● Task list
**A.** Write out the stretch of the guide dog article from "On July 22, Milton" through "90s, News12 reported.", word for word.
**B.** Continue the news story about the guide dog Milton from its final sentence.

● Exercise text
SMITHTOWN, N.Y. — Michelle Krupa, who has a rare genetic disease that affects her vision and hearing, said that her guide dog of two years, named Milton, died after a trainer left the animal in a van for more than five hours.
Krupa told CBS News that Milton was not only her guide dog, but also her best friend. “He was my guardian angel,” Krupa said. “He was next to me all the time.”
On July 22, Milton was at the Guide Dog Foundation, where he was originally trained, to get additional training, WPIX reported. The goal of the updated training was to have Milton learn to sit still while Michelle was in a classroom.
“He was going to go out,” Michelle told WPIX. “It was hot. Plans got changed. And they left him in the van like he was going to go out.”
Krupa said Milton was left inside the van from 10 a.m. until 3:30 p.m., on a day when the temperature was in the low 90s, News12 reported.
“I’m so sad, because I just don’t know how I’m going to go on without him,” Krupa told CBS News.
“He gave Michelle a whole new lease on life, a whole new outlook,” Tom Krupa, Michelle’s husband, told CBS News. “She never, ever would even think of venturing outside and now we’re back to square one.”

● Recorded data
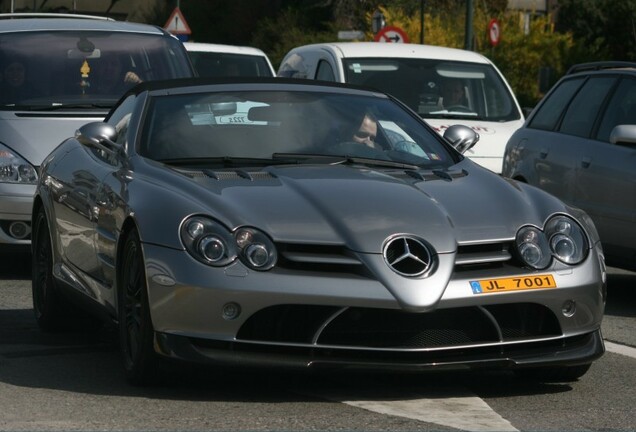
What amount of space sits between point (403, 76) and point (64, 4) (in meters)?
53.6

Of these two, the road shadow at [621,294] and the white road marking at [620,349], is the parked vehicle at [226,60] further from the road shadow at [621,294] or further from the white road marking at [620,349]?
the white road marking at [620,349]

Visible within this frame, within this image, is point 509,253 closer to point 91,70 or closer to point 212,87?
point 212,87

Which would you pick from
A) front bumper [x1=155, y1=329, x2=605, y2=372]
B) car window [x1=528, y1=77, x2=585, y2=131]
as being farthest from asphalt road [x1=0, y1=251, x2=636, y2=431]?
car window [x1=528, y1=77, x2=585, y2=131]

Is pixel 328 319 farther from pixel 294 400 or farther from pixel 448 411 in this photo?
pixel 448 411

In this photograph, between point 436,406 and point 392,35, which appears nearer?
point 436,406

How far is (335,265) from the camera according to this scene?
21.5 feet

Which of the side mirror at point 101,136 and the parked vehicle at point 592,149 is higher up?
the side mirror at point 101,136

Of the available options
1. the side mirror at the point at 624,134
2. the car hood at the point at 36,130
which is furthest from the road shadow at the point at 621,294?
the car hood at the point at 36,130

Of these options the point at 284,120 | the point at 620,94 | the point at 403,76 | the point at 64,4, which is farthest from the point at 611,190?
the point at 64,4

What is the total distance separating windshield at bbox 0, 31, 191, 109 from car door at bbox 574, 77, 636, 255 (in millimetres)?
3278

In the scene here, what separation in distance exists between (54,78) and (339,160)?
5132 millimetres

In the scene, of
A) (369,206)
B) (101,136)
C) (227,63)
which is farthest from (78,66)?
(227,63)

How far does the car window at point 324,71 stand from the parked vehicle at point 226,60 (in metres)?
4.00

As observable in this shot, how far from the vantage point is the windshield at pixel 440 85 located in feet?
53.9
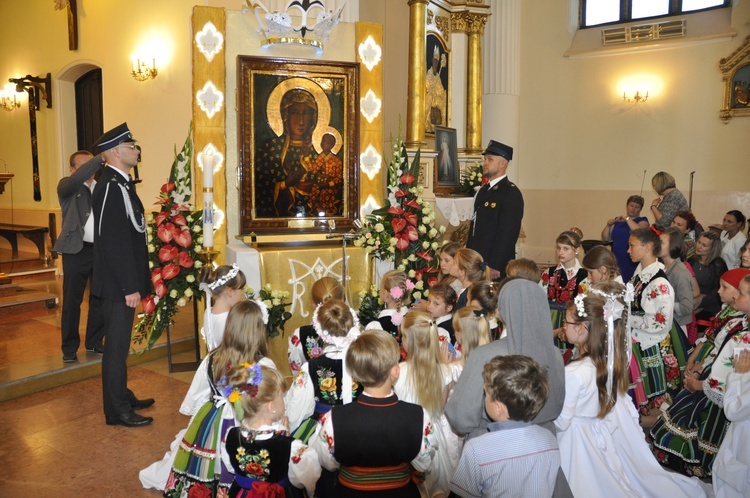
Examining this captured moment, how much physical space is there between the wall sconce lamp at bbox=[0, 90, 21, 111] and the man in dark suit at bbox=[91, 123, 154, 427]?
938cm

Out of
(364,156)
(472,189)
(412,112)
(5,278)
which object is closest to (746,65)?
(472,189)

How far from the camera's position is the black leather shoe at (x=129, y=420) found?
4.73 meters

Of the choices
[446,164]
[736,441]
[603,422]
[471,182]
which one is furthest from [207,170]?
[471,182]

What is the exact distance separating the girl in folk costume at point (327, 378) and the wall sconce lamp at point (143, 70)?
286 inches

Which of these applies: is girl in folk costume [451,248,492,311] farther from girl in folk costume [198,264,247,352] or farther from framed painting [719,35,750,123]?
framed painting [719,35,750,123]

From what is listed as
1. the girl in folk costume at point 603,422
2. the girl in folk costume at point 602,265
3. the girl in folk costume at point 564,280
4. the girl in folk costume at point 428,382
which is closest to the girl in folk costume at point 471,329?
the girl in folk costume at point 428,382

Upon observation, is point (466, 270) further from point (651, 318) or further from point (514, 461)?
point (514, 461)

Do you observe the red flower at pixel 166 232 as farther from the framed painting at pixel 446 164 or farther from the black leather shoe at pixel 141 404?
the framed painting at pixel 446 164

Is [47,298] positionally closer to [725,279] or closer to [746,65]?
[725,279]

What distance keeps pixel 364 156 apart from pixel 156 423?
344cm

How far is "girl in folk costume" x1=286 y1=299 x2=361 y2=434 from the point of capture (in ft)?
11.1

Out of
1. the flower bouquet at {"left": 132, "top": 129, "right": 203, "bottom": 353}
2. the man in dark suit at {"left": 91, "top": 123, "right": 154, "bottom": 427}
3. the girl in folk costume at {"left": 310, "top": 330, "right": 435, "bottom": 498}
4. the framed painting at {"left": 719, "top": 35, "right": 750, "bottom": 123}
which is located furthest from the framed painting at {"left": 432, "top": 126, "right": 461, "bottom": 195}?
the girl in folk costume at {"left": 310, "top": 330, "right": 435, "bottom": 498}

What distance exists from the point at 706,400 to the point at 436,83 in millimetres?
8307

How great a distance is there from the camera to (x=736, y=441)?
344 cm
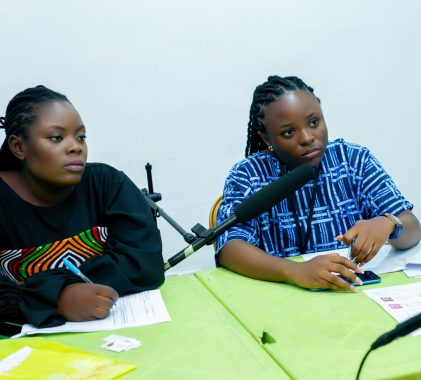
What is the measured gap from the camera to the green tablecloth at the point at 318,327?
75 centimetres

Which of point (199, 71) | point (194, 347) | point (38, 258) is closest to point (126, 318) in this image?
point (194, 347)

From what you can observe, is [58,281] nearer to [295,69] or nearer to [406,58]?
[295,69]

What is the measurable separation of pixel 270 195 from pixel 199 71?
1.28 metres

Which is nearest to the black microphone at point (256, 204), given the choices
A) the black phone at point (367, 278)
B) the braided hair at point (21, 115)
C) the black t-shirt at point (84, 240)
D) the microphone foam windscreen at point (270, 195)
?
the microphone foam windscreen at point (270, 195)

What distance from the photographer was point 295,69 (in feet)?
7.86

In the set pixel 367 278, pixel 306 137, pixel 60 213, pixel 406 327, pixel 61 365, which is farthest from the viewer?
pixel 306 137

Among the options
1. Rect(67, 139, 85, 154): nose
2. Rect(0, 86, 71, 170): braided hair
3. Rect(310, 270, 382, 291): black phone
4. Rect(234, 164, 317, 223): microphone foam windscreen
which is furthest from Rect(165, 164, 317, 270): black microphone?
Rect(0, 86, 71, 170): braided hair

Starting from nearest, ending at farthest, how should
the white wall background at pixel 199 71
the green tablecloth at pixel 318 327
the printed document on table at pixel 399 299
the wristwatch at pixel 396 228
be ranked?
the green tablecloth at pixel 318 327, the printed document on table at pixel 399 299, the wristwatch at pixel 396 228, the white wall background at pixel 199 71

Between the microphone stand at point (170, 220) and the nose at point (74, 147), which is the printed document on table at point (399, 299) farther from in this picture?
the nose at point (74, 147)

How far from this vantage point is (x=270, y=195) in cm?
109

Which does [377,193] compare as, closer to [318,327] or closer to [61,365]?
[318,327]

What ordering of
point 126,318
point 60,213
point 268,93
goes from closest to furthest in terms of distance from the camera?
point 126,318 → point 60,213 → point 268,93

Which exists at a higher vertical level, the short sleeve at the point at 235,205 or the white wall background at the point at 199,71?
the white wall background at the point at 199,71

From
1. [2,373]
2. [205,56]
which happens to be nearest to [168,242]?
[205,56]
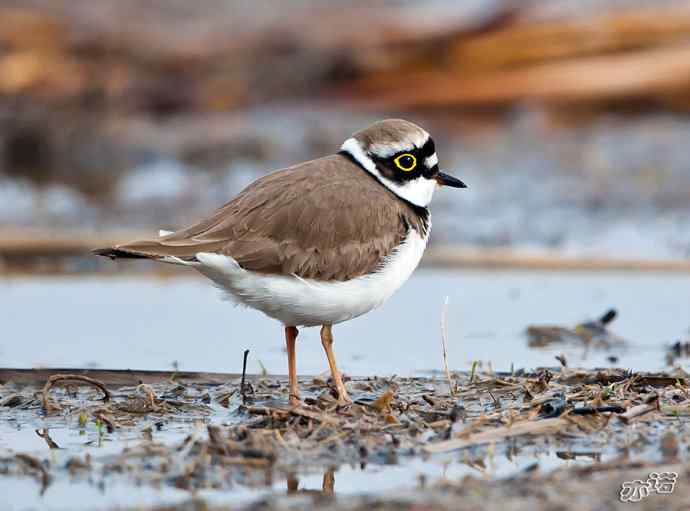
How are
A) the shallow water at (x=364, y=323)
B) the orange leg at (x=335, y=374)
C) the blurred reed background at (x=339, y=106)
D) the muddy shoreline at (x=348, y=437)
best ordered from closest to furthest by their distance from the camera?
the muddy shoreline at (x=348, y=437)
the orange leg at (x=335, y=374)
the shallow water at (x=364, y=323)
the blurred reed background at (x=339, y=106)

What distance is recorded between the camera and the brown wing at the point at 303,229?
590cm

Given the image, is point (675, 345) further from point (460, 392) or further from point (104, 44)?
point (104, 44)

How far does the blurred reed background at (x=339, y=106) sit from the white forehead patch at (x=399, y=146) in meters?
4.73

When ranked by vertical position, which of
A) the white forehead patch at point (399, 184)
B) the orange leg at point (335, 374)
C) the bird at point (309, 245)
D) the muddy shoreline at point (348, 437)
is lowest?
the muddy shoreline at point (348, 437)

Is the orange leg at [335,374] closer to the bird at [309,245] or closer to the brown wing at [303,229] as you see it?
the bird at [309,245]

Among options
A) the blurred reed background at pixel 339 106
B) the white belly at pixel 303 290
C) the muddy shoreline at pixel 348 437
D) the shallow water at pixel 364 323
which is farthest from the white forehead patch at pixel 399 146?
the blurred reed background at pixel 339 106

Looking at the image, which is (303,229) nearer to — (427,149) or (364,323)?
(427,149)

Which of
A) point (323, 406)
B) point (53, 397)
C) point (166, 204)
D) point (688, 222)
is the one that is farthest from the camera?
point (166, 204)

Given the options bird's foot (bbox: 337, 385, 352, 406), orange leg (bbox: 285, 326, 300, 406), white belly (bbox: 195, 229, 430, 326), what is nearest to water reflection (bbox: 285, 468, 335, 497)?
bird's foot (bbox: 337, 385, 352, 406)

● Task responses
**A.**
On July 22, Milton was at the Guide Dog Foundation, where he was originally trained, to get additional training, WPIX reported. The goal of the updated training was to have Milton learn to sit still while Michelle was in a classroom.
“He was going to go out,” Michelle told WPIX. “It was hot. Plans got changed. And they left him in the van like he was going to go out.”
Krupa said Milton was left inside the van from 10 a.m. until 3:30 p.m., on a day when the temperature was in the low 90s, News12 reported.

**B.**
Michelle suffers from Usher syndrome, a rare genetic disease that causes both hearing loss and an eye disease called retinitis pigmentosa, according to the National Eye Institute. There is no cure.
In a statement to WPIX, a spokesperson for the Guide Dog Foundation said: “The Guide Dog Foundation offers Michelle and her family our full support if and when Michelle is ready to be matched with a successor dog. … The Guide Dog Foundation has been taking immediate steps to review this tragic event to mitigate the potential of this ever happening again.”
“They said that they thought nothing like this could ever happen,” Michelle told WPIX. “And that’s the problem. You can’t rely on humans to be perfect when they’re not.”